Nicotine oxidoreductase (NicA2), a member of the flavin-containing amine oxidase family, is of medical relevance as it shows potential as a therapeutic to aid cessation of smoking due to its ability to oxidize nicotine into a non-psychoactive metabolite. However, the use of NicA2 in this capacity is stymied by its dismal O₂-dependent activity. Unlike other enzymes in the amine oxidase family, NicA2 reacts very slowly with O₂, severely limiting its nicotine-degrading activity. Instead of using O₂ as an oxidant, we discovered that NicA2 donates electrons to a cytochrome c, which means that NicA2 is actually a dehydrogenase. This is surprising, as enzymes of the flavin-containing amine oxidase family were invariably thought to use O₂ as an electron acceptor. Our findings establish new perspectives for engineering this potentially useful therapeutic and prompt a reconsideration of the term ‘oxidase’ in referring to members of the flavin-containing amine ‘oxidase’ family.

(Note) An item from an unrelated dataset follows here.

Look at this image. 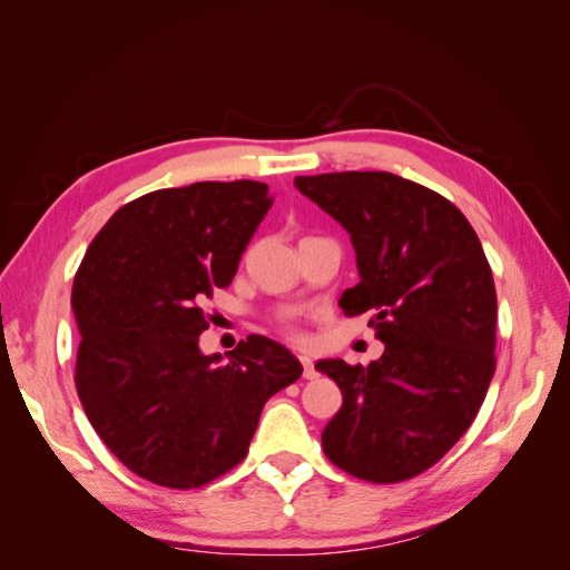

尼古丁氧化还原酶 (NicA2) 是含黄素胺氧化酶家族的一员，具有医学相关性，因为它具有将尼古丁氧化成非精神活性代谢物的能力，因此显示出作为辅助戒烟治疗剂的潜力。然而，NicA2 以这种能力使用受到其令人沮丧的 O ₂依赖性活动的阻碍。与胺氧化酶家族中的其他酶不同，NicA2 与 O ₂的反应非常缓慢，严重限制了其尼古丁降解活性。我们没有使用 O ₂作为氧化剂，而是发现 NicA2 向细胞色素c提供电子，这意味着 NicA2 实际上是一种脱氢酶。这是令人惊讶的，因为含黄素的胺氧化酶家族的酶总是被认为使用 O₂作为电子受体。我们的研究结果为设计这种潜在有用的治疗药物建立了新的视角，并促使人们重新考虑术语“氧化酶”来指代含黄素的胺“氧化酶”家族的成员。